## Kutipan Teks

▼

Seiring berjalannya waktu, ketergantungan ExxonMobil terhadap pengamanan militer semakin besar, terutama ketika situasi keamanan di Aceh semakin memburuk akibat meningkatnya konflik antara GAM dan TNI.
Laporan ICTJ mengungkapkan bahwa pada tahun 2000, ExxonMobil membayar TNI hingga 500 ribu dolar AS per bulan untuk menjaga keamanan fasilitas gas alamnya. Perusahaan ini juga memberikan pelatihan dan peralatan kepada pasukan militer yang mereka pekerjakan.
Laporan tersebut menyatakan bahwa meskipun ada pengetahuan tentang pelanggaran HAM yang terjadi di sekitar fasilitas ExxonMobil, perusahaan ini terus mengandalkan TNI untuk pengamanan dan tidak melakukan tindakan yang berarti untuk menghentikan pelanggaran tersebut.

▲

## Butir Tugas 1
Sebutkan semua organisasi yang disebut namanya dalam kutipan tentang ExxonMobil di Aceh.
## Butir Tugas 2
Teruskan kutipan tentang pengamanan fasilitas ExxonMobil di Aceh, dimulai setelah kalimat terakhirnya.
Baris-baris berikut adalah bahan tersendiri yang terpisah dari kutipan.

## Bahan yang Disediakan
▼

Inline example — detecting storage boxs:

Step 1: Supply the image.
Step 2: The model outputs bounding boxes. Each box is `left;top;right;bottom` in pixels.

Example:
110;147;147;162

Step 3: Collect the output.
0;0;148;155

▲

## Jawaban 1
ExxonMobil, GAM, TNI, ICTJ

## Jawaban 2
Pasukan yang dikerahkan ExxonMobil diduga terlibat dalam pelanggaran HAM yang serius terhadap warga sipil. Salah satu insiden yang tercatat dalam laporan adalah penyiksaan terhadap warga sipil yang dicurigai mendukung GAM.
“Seorang pria yang diduga simpatisan GAM dipukuli dan diancam dibunuh, bahkan punggungnya diukir dengan huruf ‘GAM’ menggunakan pisau,” tulis laporan tersebut.
Selain itu, laporan juga menyebutkan bahwa alat berat yang disediakan oleh ExxonMobil digunakan untuk menggali kuburan massal yang diduga merupakan akibat dari kekerasan yang dilakukan oleh pasukan keamanan yang dipekerjakan perusahaan.
Laporan ICTJ menyimpulkan bahwa ExxonMobil seharusnya menyadari risiko besar yang ditimbulkan oleh keterlibatan militer Indonesia dalam pengamanan fasilitas mereka, dan meskipun kekerasan dan pelanggaran HAM diketahui terjadi, perusahaan tidak mengambil langkah-langkah yang memadai untuk menghentikan atau mencegahnya.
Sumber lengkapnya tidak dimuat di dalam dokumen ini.